ЦИТИРУЕМЫЙ ОТРЫВОК
----------

История Англии для юных
Шрифт:
Раздор продолжался. Некий священник из Вустершира совершил чудовищное убийство, ужаснувшее весь английский народ. Король велел судить преступника тем же судом, каким судят обычных душегубов. Архиепископ упрятал злодея в епископскую тюрьму и выдать не согласился. Король собрал в Вестминстерском дворце торжественный совет и потребовал, чтобы отныне все священники, уличенные перед своими епископами в преступлениях против законов страны, не считались более священниками и отдавались в руки правосудия. Архиепископ и на это не согласился. Тогда король гневно вопросил, намерено ли духовенство подчиняться древним установлениям государства? И все прелаты, кроме одного, повторили за Томасом Бекетом: «Только не в ущерб моему ордену». На деле это означало, что они готовы им подчиняться, но только не в ущерб своим интересам.

----------

СТРОКИ НАБОРА ДАННЫХ
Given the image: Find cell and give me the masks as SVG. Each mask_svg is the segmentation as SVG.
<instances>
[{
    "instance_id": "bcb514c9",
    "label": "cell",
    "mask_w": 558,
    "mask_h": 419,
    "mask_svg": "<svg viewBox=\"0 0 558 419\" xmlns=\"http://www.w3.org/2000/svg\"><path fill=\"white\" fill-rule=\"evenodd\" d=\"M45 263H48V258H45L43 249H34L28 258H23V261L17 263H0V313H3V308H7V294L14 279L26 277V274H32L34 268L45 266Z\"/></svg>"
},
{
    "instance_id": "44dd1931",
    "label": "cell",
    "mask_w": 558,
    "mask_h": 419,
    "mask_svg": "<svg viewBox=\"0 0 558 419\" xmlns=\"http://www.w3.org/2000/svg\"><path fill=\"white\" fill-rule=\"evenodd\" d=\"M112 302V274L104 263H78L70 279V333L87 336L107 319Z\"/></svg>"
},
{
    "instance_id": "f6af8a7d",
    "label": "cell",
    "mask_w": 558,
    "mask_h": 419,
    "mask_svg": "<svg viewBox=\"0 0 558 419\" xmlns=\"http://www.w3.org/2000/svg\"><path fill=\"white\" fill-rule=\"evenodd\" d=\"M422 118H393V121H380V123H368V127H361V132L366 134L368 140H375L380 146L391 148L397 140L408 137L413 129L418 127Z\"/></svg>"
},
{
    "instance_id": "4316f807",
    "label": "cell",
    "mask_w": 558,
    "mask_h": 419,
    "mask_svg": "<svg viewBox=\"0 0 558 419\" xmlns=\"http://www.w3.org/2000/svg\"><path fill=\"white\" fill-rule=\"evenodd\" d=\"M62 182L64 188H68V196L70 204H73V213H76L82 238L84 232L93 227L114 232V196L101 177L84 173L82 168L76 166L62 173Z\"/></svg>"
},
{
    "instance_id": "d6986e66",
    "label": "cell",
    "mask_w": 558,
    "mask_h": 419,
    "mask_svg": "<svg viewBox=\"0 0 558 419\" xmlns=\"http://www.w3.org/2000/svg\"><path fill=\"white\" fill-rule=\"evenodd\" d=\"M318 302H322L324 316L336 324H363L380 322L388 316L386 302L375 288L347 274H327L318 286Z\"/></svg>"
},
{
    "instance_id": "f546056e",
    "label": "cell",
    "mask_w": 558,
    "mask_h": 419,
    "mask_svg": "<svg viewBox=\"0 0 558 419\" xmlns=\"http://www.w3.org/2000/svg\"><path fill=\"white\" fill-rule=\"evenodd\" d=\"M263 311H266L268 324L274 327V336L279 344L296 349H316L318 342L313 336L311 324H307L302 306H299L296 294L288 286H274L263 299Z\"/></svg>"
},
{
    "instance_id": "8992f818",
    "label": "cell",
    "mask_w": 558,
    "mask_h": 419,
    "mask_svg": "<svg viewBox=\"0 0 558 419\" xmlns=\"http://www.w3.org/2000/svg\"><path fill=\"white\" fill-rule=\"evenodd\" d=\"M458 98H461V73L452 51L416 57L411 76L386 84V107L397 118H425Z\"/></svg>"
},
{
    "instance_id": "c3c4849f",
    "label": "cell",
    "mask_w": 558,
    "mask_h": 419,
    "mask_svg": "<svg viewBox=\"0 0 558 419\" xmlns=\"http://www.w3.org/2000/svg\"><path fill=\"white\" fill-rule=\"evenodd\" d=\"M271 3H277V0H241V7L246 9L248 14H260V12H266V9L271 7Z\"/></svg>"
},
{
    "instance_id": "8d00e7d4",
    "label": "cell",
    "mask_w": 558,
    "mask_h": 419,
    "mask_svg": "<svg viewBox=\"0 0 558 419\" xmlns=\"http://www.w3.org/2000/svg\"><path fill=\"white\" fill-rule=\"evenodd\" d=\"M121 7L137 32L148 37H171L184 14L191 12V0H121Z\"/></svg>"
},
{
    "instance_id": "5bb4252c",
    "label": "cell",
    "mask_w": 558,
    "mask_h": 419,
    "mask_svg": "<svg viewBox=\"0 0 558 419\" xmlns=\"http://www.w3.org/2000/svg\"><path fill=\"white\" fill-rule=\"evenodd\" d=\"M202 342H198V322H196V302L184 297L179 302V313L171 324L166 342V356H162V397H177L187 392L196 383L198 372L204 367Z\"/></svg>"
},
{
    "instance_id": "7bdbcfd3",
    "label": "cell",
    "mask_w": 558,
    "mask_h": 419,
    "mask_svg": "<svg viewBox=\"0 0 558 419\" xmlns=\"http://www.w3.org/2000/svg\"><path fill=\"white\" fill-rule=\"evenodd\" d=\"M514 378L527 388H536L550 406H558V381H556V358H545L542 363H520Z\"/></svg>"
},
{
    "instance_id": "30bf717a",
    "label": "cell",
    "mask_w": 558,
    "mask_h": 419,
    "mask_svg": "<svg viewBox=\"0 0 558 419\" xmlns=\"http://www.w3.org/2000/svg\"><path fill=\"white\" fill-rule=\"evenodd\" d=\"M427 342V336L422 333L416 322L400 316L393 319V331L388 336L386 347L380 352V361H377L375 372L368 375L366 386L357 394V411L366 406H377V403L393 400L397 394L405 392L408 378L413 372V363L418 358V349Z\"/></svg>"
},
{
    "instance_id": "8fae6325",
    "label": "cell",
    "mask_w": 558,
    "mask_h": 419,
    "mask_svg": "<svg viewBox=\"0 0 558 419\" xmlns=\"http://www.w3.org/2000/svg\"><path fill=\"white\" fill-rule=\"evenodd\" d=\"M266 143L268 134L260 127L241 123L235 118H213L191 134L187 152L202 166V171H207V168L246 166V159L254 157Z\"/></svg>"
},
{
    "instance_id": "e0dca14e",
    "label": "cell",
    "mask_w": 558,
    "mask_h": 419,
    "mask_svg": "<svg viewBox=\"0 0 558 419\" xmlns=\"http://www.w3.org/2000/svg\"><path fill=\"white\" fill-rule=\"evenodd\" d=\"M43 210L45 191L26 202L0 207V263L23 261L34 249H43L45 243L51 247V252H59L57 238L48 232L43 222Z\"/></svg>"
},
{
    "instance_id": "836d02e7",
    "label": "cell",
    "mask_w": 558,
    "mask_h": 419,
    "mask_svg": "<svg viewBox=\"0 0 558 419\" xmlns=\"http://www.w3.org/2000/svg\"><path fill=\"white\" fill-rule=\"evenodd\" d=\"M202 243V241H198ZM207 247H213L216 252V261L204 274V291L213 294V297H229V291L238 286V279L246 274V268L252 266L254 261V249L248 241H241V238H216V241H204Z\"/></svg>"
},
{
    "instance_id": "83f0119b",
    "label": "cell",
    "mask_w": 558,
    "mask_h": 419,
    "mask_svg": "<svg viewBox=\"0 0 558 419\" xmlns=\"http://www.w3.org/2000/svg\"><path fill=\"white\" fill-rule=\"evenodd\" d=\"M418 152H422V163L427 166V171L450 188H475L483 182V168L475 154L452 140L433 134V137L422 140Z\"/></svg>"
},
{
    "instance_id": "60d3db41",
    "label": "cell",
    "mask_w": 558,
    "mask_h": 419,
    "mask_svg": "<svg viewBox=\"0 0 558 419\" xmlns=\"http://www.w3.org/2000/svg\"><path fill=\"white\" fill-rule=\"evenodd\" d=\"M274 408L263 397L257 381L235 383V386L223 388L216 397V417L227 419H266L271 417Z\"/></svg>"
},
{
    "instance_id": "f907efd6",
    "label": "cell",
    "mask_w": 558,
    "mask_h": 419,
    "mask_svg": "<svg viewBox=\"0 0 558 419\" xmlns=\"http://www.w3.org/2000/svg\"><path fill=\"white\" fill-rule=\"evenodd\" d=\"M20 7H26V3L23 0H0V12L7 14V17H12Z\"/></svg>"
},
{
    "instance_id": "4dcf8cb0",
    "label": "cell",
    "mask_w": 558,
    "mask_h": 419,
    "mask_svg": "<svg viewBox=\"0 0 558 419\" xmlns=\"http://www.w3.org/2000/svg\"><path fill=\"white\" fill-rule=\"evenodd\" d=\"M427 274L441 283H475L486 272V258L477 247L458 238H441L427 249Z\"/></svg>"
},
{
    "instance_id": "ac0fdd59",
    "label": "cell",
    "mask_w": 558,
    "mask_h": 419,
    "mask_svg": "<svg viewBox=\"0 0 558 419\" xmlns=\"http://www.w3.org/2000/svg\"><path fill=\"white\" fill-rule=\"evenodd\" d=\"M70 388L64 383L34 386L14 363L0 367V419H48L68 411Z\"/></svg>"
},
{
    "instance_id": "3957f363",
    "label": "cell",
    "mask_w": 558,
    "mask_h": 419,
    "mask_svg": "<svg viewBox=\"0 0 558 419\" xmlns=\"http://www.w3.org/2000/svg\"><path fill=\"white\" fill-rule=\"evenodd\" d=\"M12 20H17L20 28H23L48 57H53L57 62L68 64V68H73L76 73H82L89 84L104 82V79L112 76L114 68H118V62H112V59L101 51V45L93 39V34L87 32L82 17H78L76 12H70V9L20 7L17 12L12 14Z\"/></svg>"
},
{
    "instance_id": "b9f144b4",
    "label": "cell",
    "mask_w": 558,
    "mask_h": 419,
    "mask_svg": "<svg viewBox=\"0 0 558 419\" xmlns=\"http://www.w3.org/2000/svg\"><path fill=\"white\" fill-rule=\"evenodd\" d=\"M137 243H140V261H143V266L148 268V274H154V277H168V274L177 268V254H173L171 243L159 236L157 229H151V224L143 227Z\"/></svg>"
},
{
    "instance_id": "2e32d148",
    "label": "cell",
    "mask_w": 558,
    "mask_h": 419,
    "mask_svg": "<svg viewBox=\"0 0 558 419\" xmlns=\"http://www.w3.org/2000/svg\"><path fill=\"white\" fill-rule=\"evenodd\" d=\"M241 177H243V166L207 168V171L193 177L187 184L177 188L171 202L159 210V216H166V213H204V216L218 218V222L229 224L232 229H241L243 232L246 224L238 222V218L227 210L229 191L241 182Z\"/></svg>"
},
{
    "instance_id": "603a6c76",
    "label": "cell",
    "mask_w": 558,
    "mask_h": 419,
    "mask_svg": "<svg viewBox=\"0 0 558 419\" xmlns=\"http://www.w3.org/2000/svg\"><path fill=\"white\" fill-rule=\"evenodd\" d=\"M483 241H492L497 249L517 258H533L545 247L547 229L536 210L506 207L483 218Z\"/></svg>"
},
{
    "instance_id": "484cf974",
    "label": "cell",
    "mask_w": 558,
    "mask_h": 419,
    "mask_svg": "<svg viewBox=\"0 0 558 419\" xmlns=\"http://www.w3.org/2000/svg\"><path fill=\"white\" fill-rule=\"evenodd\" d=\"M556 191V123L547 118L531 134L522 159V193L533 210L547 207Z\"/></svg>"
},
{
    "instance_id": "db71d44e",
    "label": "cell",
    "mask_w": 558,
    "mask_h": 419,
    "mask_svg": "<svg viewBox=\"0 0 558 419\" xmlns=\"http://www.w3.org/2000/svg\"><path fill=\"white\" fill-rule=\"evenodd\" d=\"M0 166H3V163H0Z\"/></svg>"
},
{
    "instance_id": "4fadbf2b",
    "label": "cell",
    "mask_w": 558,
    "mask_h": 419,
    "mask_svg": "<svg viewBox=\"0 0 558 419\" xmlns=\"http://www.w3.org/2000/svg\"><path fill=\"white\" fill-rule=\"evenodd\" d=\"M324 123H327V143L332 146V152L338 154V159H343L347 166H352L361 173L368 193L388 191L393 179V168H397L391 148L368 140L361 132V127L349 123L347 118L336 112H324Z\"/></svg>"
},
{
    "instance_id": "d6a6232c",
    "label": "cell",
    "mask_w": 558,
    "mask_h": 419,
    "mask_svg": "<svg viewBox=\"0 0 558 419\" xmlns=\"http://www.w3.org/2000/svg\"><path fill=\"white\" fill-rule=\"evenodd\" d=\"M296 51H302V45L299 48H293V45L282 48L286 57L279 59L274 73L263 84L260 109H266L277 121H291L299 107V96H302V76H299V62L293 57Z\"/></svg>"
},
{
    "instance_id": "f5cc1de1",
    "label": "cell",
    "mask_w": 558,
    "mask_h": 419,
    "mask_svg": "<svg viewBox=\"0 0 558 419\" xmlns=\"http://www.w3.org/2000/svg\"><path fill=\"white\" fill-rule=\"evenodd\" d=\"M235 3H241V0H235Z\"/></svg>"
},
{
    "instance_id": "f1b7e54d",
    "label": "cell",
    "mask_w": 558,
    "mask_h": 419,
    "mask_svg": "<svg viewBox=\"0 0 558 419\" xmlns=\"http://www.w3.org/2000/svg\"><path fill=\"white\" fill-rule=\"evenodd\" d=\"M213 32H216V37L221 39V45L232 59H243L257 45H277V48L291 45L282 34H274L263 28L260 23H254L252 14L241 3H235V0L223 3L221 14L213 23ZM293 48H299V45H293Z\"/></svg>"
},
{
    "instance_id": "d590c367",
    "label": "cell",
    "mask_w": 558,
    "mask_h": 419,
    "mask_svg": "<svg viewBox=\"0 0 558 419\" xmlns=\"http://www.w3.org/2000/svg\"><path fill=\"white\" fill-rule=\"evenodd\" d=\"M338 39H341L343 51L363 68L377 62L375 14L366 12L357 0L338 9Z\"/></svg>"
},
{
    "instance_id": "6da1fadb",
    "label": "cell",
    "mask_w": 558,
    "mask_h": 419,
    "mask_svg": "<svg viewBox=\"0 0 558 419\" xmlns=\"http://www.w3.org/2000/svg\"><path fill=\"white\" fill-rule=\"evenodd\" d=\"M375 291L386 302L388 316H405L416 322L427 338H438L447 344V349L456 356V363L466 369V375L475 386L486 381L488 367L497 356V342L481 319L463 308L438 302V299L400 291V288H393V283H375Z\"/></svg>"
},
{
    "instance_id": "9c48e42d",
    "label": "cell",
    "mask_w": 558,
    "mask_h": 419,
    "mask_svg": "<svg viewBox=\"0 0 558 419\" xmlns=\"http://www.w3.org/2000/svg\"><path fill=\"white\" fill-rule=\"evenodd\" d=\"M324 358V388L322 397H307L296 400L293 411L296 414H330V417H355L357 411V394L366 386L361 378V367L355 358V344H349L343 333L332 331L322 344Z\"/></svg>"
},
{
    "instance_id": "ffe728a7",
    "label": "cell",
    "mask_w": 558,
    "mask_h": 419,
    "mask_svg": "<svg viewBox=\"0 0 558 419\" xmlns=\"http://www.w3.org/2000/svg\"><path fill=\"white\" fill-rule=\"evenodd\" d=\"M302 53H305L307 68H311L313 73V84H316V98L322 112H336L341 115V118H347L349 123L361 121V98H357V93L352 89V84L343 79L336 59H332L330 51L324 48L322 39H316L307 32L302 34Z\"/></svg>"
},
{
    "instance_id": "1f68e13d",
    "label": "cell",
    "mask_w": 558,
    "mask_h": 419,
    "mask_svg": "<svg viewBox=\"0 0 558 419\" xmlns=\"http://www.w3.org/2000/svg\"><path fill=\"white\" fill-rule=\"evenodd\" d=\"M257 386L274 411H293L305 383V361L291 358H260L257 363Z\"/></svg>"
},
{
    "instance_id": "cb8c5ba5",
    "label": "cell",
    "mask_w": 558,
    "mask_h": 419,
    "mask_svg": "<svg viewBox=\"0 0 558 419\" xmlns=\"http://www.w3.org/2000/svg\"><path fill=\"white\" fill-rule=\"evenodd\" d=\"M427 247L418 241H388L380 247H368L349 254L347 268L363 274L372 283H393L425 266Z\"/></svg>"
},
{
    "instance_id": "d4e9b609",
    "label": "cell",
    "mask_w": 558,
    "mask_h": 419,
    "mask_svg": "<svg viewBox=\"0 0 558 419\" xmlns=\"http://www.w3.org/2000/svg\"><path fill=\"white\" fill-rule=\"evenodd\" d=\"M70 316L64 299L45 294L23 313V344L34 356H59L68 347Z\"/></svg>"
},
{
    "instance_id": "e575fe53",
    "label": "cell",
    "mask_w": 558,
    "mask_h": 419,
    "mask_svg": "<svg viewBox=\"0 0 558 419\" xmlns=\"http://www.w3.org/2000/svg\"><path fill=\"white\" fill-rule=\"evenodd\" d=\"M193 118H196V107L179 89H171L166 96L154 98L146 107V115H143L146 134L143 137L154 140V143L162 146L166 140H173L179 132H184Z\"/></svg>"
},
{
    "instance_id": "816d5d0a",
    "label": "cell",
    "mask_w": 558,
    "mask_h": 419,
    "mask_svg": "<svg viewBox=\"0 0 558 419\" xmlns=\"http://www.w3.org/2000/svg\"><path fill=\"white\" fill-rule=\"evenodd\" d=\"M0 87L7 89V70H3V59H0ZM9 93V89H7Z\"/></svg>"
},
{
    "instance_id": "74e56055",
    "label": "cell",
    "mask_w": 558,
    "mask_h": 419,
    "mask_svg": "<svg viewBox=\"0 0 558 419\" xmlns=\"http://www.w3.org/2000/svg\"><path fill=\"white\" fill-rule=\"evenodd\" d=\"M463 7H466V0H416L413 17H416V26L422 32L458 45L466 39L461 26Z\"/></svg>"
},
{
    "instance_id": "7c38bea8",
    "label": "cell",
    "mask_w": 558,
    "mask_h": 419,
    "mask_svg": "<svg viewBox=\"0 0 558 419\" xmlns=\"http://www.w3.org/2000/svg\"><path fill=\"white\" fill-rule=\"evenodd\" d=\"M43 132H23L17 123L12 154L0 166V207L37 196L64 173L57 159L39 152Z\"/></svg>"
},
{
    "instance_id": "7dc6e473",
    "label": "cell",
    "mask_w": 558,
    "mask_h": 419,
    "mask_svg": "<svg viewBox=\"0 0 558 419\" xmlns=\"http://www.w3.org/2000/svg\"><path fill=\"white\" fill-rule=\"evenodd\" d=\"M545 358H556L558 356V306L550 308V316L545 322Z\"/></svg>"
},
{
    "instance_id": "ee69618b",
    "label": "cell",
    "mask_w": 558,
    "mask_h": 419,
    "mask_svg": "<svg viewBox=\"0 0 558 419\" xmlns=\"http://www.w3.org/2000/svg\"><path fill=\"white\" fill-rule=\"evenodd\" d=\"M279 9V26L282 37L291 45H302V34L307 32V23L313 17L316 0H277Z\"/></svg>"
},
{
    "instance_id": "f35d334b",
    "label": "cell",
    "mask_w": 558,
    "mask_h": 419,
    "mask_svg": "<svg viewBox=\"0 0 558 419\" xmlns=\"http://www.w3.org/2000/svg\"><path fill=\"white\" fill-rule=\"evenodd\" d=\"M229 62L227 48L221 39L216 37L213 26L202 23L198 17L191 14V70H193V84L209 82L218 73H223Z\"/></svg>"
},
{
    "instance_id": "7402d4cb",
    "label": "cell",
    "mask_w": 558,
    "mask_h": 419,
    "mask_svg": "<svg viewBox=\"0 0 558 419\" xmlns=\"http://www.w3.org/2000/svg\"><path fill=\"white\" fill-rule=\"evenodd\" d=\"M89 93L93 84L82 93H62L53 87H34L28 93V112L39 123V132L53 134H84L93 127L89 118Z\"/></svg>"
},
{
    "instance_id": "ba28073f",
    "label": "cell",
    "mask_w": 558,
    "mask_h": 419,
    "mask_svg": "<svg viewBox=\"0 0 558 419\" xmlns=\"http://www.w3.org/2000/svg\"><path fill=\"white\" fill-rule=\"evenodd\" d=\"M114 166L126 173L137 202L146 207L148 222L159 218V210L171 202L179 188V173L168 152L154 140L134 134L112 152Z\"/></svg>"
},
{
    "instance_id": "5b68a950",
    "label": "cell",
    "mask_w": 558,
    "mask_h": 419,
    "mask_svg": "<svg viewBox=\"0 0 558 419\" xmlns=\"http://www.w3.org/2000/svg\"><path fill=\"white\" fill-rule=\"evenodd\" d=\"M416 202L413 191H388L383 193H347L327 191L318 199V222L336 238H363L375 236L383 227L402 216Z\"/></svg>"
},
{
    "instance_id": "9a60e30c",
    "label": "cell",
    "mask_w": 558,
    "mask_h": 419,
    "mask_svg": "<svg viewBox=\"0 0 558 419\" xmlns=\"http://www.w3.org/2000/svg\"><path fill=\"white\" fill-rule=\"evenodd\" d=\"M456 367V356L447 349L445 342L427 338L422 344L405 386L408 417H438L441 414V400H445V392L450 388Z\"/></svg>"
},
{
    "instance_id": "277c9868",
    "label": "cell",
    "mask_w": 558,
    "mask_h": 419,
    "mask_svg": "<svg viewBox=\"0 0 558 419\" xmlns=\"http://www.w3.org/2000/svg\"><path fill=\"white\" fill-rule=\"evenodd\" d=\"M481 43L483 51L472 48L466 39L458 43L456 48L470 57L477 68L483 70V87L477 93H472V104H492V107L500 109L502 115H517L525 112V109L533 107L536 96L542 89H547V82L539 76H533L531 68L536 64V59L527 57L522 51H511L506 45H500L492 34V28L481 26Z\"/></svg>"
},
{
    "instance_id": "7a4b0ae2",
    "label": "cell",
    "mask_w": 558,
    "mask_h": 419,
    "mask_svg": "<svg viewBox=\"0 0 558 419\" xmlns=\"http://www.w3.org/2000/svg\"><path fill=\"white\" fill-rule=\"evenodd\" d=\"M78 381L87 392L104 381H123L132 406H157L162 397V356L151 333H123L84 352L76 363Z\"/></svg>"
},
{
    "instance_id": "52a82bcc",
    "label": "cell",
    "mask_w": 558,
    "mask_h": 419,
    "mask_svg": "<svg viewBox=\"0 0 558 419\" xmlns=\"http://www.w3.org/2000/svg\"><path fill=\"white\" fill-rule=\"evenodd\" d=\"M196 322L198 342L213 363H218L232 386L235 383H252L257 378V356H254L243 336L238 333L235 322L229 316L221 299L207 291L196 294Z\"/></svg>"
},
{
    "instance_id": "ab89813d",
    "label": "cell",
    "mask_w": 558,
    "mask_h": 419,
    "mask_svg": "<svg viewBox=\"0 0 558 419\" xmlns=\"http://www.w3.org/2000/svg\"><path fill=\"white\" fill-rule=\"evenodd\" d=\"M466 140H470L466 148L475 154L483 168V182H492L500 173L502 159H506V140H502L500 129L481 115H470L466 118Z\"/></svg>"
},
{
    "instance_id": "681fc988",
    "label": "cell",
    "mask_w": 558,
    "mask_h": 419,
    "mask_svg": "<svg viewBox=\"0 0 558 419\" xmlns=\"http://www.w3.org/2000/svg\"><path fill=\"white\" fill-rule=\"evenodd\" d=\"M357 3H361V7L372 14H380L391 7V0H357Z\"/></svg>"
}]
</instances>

----------

ЧТО НУЖНО СДЕЛАТЬ
A – Верните без изменений часть отрывка о Томасе Бекете, начиная со слов «История Англии для» и заканчивая словами «ущерб своим интересам.».
B – Где, по словам отрывка о Томасе Бекете, король собрал торжественный совет?
Записи здесь ни для чего не нужны.

ОТВЕТЫ К ЗАДАНИЮ
A –
История Англии для юных
Шрифт:
Раздор продолжался. Некий священник из Вустершира совершил чудовищное убийство, ужаснувшее весь английский народ. Король велел судить преступника тем же судом, каким судят обычных душегубов. Архиепископ упрятал злодея в епископскую тюрьму и выдать не согласился. Король собрал в Вестминстерском дворце торжественный совет и потребовал, чтобы отныне все священники, уличенные перед своими епископами в преступлениях против законов страны, не считались более священниками и отдавались в руки правосудия. Архиепископ и на это не согласился. Тогда король гневно вопросил, намерено ли духовенство подчиняться древним установлениям государства? И все прелаты, кроме одного, повторили за Томасом Бекетом: «Только не в ущерб моему ордену». На деле это означало, что они готовы им подчиняться, но только не в ущерб своим интересам.

B – В Вестминстерском дворце.